# AIM OF THE EXERCISE
Copy nothing before the line containing "287, 400, 329].". Reproduce that line and all that follow, exactly, through the end of the records.

Saved entries:
____

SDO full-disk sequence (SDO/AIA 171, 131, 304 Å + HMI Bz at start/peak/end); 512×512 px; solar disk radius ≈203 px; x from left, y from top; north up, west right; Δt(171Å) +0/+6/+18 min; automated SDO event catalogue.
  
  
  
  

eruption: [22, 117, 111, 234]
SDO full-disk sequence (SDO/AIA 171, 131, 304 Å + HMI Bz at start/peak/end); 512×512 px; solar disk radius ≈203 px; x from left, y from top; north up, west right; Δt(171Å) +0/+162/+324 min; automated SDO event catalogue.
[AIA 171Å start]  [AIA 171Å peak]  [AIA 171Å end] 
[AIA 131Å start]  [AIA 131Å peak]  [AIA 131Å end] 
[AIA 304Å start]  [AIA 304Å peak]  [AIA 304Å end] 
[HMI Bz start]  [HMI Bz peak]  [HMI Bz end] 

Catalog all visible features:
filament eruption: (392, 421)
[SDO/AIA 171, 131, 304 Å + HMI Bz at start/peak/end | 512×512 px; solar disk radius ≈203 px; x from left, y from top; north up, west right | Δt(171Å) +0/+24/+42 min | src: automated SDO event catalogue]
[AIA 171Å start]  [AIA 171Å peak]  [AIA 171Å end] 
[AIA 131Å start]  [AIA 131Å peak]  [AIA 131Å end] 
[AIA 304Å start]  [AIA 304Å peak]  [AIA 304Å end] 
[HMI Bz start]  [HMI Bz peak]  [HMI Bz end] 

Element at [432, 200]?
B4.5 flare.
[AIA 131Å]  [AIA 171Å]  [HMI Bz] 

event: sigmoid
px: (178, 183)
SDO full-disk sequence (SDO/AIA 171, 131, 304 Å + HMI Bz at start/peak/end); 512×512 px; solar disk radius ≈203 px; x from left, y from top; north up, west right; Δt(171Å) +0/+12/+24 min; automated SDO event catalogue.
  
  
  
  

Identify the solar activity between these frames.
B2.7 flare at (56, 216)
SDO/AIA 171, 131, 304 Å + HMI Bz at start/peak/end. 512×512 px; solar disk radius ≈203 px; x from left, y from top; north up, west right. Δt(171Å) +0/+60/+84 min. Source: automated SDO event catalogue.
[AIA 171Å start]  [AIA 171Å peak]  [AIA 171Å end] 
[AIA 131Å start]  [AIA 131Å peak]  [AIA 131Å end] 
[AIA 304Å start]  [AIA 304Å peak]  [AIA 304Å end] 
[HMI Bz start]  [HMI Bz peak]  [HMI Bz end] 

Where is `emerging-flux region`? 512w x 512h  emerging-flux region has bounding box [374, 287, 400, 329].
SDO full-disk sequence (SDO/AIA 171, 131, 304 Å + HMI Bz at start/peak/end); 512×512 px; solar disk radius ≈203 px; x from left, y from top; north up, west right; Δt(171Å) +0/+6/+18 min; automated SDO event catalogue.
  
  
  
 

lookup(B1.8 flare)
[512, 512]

____

# RESULT
Where is `emerging-flux region`? 512w x 512h  emerging-flux region has bounding box [374, 287, 400, 329].
SDO full-disk sequence (SDO/AIA 171, 131, 304 Å + HMI Bz at start/peak/end); 512×512 px; solar disk radius ≈203 px; x from left, y from top; north up, west right; Δt(171Å) +0/+6/+18 min; automated SDO event catalogue.
  
  
  
 

lookup(B1.8 flare)
[512, 512]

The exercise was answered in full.